[Rasch] missing data thanks and summary

Fidelman, Carolyn Carolyn.Fidelman at ed.gov
Thu Jan 6 07:18:36 EST 2011


Hi All,

I want to first of all thank everyone who took the time to advise me on this situation. I joined this group as a result of attending IOMW in Boulder last spring and find this group to be just as helpful and interesting in their responses as that conference was interesting to attend.
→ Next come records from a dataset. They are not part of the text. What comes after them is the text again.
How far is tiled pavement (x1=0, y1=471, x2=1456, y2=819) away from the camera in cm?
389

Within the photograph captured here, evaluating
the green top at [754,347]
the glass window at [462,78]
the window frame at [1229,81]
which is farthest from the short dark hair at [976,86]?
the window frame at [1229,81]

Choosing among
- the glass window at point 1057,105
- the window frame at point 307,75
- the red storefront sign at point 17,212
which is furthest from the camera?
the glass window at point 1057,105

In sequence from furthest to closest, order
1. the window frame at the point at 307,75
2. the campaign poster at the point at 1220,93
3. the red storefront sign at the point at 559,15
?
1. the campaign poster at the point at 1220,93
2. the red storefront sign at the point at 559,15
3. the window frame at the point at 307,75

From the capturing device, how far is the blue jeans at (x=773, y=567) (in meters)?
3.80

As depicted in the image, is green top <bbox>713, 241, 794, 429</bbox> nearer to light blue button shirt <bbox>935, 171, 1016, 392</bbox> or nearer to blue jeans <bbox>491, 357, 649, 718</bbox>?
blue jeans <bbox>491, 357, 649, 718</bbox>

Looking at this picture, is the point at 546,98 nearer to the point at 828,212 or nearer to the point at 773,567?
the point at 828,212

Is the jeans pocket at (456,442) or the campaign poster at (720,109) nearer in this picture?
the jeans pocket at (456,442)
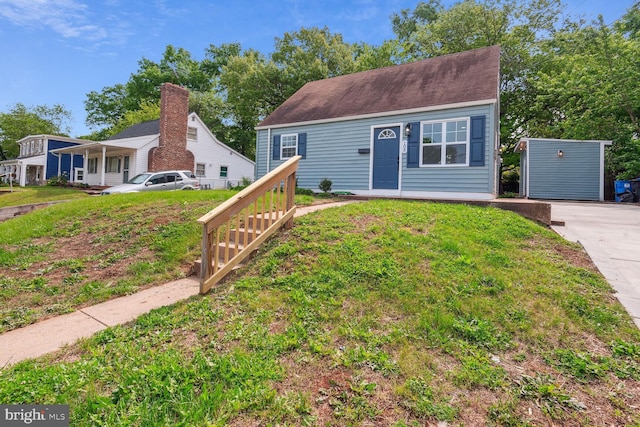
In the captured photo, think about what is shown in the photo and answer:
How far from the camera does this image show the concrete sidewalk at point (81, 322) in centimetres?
258

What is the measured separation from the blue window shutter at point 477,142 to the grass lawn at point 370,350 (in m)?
5.50

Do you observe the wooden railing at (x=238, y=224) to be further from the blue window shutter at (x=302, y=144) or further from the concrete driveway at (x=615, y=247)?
the blue window shutter at (x=302, y=144)

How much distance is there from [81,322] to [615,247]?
280 inches

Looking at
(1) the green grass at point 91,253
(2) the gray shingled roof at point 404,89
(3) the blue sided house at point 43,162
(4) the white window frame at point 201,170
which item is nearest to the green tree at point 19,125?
(3) the blue sided house at point 43,162

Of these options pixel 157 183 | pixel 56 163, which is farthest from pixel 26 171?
pixel 157 183

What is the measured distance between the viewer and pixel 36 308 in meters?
3.47

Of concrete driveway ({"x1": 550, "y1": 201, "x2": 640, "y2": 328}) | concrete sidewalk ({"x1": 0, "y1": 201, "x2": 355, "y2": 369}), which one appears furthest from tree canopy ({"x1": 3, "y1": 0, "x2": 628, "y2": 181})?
concrete sidewalk ({"x1": 0, "y1": 201, "x2": 355, "y2": 369})

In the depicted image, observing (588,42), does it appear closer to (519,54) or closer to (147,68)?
(519,54)

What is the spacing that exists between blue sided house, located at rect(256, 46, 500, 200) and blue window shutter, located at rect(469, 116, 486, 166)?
26 mm

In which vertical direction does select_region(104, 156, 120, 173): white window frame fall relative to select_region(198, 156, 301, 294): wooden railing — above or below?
above

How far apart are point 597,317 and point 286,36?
27019 millimetres

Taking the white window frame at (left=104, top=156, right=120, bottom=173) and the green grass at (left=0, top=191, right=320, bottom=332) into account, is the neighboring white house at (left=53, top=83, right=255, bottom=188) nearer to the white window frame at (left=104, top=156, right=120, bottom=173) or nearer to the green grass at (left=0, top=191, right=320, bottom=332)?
the white window frame at (left=104, top=156, right=120, bottom=173)

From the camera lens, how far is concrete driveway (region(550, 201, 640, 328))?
327 cm

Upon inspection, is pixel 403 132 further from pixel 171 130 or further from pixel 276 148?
pixel 171 130
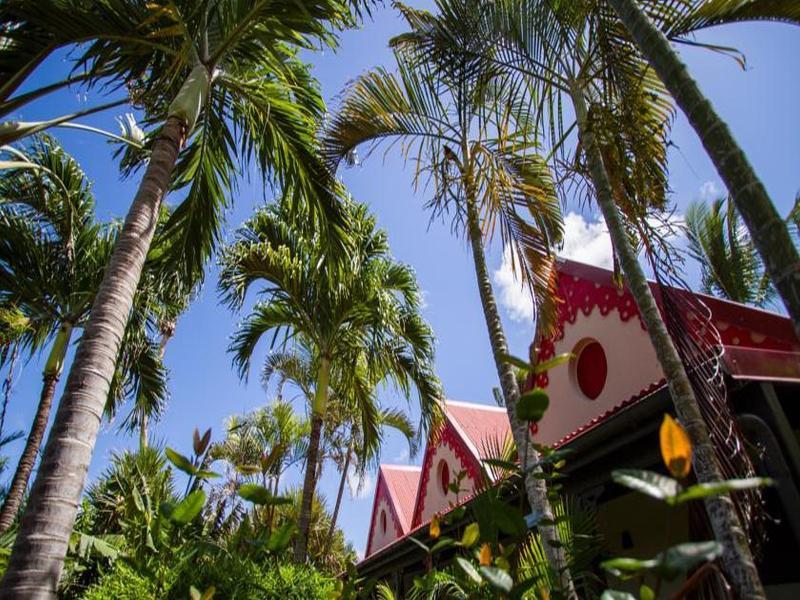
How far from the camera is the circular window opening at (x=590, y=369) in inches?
259

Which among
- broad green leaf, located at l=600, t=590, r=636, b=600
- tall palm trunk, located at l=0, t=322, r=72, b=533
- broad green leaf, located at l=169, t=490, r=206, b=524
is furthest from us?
tall palm trunk, located at l=0, t=322, r=72, b=533

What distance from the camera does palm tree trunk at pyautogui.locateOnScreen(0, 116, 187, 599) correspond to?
1.96 meters

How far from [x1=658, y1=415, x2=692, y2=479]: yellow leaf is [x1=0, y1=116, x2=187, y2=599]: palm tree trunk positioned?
2245 millimetres

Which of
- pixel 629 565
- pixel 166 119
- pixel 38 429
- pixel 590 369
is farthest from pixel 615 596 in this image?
pixel 38 429

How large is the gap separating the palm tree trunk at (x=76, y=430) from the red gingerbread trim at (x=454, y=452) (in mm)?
6798

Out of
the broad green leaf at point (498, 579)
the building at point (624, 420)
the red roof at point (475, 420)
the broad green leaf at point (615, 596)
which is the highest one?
the red roof at point (475, 420)

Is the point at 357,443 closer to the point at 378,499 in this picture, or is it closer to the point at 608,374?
the point at 378,499

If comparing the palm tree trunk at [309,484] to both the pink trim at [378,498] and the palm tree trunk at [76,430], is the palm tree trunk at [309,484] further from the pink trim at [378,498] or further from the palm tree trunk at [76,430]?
the pink trim at [378,498]

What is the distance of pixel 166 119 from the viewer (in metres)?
3.89

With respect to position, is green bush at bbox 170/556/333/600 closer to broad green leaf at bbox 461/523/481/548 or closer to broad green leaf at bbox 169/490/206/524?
broad green leaf at bbox 169/490/206/524

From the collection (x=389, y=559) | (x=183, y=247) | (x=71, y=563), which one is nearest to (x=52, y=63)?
(x=183, y=247)

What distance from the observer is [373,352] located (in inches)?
302

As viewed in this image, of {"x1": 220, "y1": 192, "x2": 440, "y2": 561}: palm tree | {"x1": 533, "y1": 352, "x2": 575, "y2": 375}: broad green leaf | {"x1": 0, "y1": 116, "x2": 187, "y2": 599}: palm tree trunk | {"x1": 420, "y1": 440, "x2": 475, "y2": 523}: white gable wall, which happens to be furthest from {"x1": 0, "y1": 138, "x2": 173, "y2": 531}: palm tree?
{"x1": 533, "y1": 352, "x2": 575, "y2": 375}: broad green leaf

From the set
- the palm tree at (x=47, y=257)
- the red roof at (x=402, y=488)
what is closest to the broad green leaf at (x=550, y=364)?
the palm tree at (x=47, y=257)
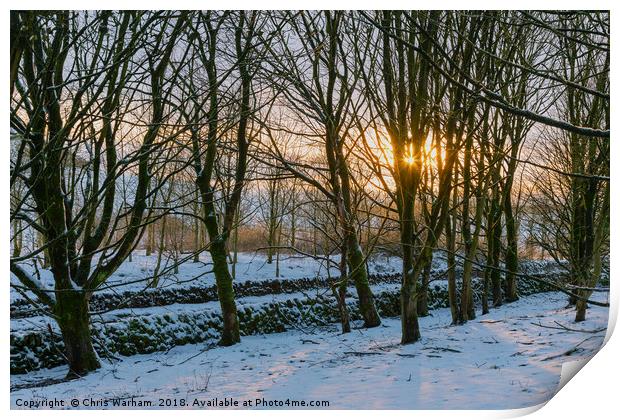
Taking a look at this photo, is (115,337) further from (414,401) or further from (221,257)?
(414,401)

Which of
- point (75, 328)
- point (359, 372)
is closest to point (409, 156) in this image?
point (359, 372)

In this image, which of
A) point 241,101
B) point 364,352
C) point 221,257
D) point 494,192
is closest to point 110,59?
point 241,101

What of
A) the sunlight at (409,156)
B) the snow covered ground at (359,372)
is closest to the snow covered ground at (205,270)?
the snow covered ground at (359,372)

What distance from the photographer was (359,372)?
3.49 meters

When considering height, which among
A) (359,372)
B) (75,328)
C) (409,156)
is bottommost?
(359,372)

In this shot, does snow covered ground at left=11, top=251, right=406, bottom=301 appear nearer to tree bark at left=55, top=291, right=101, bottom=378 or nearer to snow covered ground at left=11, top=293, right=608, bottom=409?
tree bark at left=55, top=291, right=101, bottom=378

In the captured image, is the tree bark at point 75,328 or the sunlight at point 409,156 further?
the sunlight at point 409,156

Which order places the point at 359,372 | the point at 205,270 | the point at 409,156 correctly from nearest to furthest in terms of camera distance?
the point at 359,372 → the point at 205,270 → the point at 409,156

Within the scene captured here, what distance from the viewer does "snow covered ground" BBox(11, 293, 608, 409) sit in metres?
3.30

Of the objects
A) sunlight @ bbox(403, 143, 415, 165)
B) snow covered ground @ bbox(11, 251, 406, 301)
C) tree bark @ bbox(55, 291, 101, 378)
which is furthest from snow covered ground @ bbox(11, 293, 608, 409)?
sunlight @ bbox(403, 143, 415, 165)

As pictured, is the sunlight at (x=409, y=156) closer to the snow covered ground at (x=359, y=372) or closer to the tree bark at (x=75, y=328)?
the snow covered ground at (x=359, y=372)

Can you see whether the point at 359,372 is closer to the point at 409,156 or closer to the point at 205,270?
the point at 205,270

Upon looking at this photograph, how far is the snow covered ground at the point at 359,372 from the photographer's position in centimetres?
330

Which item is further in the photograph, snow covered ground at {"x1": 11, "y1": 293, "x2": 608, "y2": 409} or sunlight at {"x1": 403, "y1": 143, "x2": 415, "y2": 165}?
sunlight at {"x1": 403, "y1": 143, "x2": 415, "y2": 165}
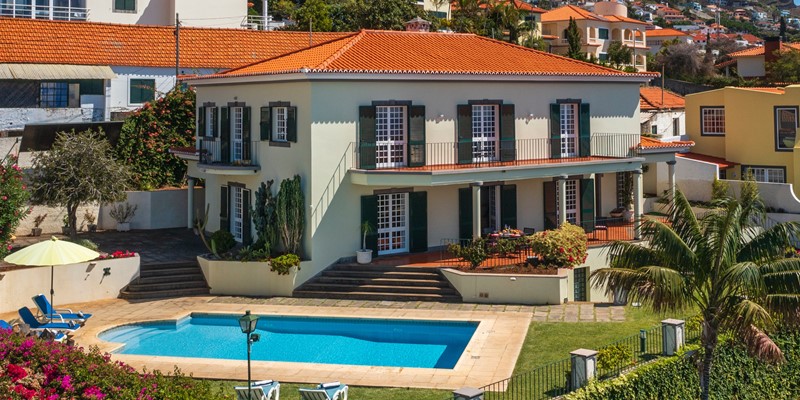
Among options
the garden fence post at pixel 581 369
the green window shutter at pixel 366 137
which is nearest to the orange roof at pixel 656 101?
the green window shutter at pixel 366 137

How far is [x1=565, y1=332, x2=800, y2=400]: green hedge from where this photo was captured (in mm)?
19344

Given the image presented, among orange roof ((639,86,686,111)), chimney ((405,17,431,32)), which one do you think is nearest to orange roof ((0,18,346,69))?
chimney ((405,17,431,32))

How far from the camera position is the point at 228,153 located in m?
33.9

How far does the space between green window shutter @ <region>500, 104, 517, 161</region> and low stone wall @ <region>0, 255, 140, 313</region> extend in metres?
13.6

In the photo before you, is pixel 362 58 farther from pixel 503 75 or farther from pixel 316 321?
pixel 316 321

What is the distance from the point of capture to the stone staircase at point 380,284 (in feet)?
93.9

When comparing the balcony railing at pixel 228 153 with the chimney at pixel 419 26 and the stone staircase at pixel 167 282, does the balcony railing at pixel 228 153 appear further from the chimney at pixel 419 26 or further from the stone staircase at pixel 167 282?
the chimney at pixel 419 26

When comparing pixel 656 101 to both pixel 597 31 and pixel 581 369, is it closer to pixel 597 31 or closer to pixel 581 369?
pixel 581 369

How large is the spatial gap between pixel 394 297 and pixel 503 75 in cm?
934

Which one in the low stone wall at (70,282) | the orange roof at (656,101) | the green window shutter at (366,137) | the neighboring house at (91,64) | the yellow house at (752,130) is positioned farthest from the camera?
the orange roof at (656,101)

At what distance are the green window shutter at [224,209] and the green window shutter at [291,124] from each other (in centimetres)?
548

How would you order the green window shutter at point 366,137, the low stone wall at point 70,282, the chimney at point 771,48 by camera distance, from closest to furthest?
the low stone wall at point 70,282 < the green window shutter at point 366,137 < the chimney at point 771,48

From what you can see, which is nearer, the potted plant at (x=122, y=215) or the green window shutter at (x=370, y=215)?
the green window shutter at (x=370, y=215)

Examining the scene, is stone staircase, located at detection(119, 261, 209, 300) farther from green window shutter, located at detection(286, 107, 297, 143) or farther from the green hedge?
the green hedge
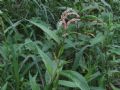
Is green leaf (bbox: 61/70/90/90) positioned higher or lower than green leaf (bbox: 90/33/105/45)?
lower

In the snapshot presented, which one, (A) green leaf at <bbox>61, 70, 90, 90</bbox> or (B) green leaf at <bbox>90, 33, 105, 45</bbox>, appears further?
(B) green leaf at <bbox>90, 33, 105, 45</bbox>

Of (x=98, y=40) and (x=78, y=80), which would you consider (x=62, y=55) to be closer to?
(x=98, y=40)

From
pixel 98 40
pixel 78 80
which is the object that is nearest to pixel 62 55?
pixel 98 40

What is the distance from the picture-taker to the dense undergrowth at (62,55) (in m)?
1.78

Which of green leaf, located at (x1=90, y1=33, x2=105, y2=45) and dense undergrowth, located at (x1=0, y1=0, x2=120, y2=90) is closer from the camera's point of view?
dense undergrowth, located at (x1=0, y1=0, x2=120, y2=90)

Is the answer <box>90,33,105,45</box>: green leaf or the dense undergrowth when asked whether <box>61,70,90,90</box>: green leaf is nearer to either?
the dense undergrowth

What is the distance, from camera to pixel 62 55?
2.21m

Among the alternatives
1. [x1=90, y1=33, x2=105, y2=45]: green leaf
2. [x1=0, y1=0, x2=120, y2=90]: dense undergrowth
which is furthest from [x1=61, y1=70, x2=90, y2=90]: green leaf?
[x1=90, y1=33, x2=105, y2=45]: green leaf

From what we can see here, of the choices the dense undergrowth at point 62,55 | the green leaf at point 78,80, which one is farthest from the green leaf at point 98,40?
the green leaf at point 78,80

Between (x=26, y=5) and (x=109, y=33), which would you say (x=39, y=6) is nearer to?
(x=26, y=5)

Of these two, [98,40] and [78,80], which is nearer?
[78,80]

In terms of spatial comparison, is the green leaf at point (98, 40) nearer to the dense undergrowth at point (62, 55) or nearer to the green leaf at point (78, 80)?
the dense undergrowth at point (62, 55)

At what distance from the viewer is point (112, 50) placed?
7.01 feet

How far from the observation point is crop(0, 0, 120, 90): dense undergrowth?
1.78 metres
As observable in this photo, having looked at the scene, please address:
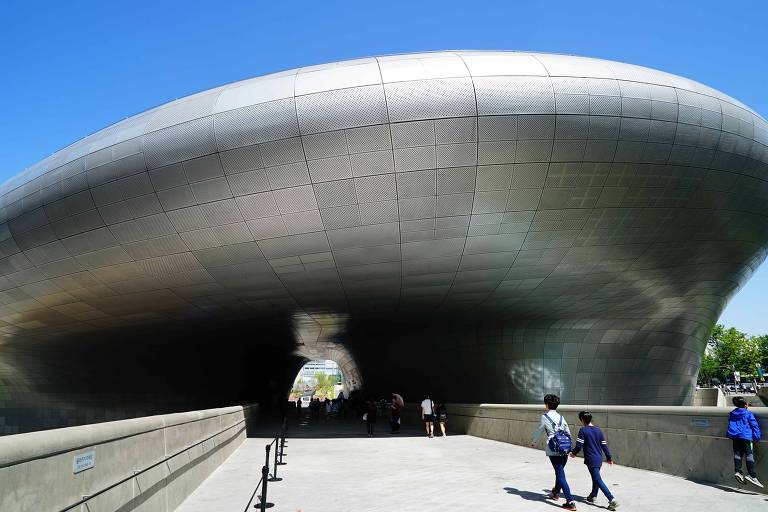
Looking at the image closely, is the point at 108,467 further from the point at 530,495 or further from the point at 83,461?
the point at 530,495

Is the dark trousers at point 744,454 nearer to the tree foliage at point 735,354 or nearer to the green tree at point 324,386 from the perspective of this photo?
the tree foliage at point 735,354

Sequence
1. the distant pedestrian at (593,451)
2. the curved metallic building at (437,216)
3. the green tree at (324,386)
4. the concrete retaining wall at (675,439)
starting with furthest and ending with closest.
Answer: the green tree at (324,386) < the curved metallic building at (437,216) < the concrete retaining wall at (675,439) < the distant pedestrian at (593,451)

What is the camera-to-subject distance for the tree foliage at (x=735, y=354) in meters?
90.8

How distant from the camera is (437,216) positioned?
14.6 meters

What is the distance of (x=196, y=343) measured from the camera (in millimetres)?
27797

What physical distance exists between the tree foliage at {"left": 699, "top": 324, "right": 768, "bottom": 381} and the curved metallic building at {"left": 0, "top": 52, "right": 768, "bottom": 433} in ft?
278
Off-list I got a response from Larry Ludlow who directed me to his paper

Ludlow LH & O'Leary M. (1999). Omitted and not reached items: Practical data analysis implications. Educational and Psychological Measurement, 59, 615-630.

which is a great primer on this topic.

The problem when you go to look up the usual lit on missing data it applies to randomized-like inferential studies and not psychometrics.  For example, while missing values in this data are definitely NMAR, that is actually a helpful thing. Because of the mode of testing (individual admin) and the type of examinees (young children who are not in it for the high stakes), because we know that the admin protocol calls for the items to be administered sequentially up until the student begins to struggle (as specified in the stop rules), we pretty much know that up to a certain point, an omit is due to the child saying "don't know" or "refusal", rather than "not presented". Also note that the test was not speeded; administrators were directed to give the examinees ample time to answer and administered all items as recommended. Some of the solutions you all offered needed that clarification.

One theme that came up in the responses was "Should one even bother with descriptives at all when the item and person measures are more accurate?" Purists!!  :-)  Well, as someone said, I AM at NCES and descriptives is what we do! Gotta have them regardless. Also, I guess I've always been a big fan of descriptives as they are always the starting point or grounding, from which you move on to do the better analyses. Also some readers will only be able to understand descriptives; you always need to continue to connect with the more general audience.  So yes, I have tables of descriptives planned for this report.

Next question is what to use for p values etc.?  Some favor keeping only with the real data and varying n's by item , while others offer ideas for imputing. Steve presented a scenario with few people answering a certain item, but actually, and maybe I should have said something, this is a huge dataset of 22K or more, so there are always some adequate number of people answering.  Still, I will have to observe the effects of wildly varying n as I get the results.  Also, I really like Mark's approach for imputing values and will try it. I may also try using 0s for those omits as defined above and in the way suggested by Ludlow. In the end, I may report both raw and some form of imputed stats side by side (so people can pick their poison :) .

Then there is the issue of what to use for the Rasch analysis.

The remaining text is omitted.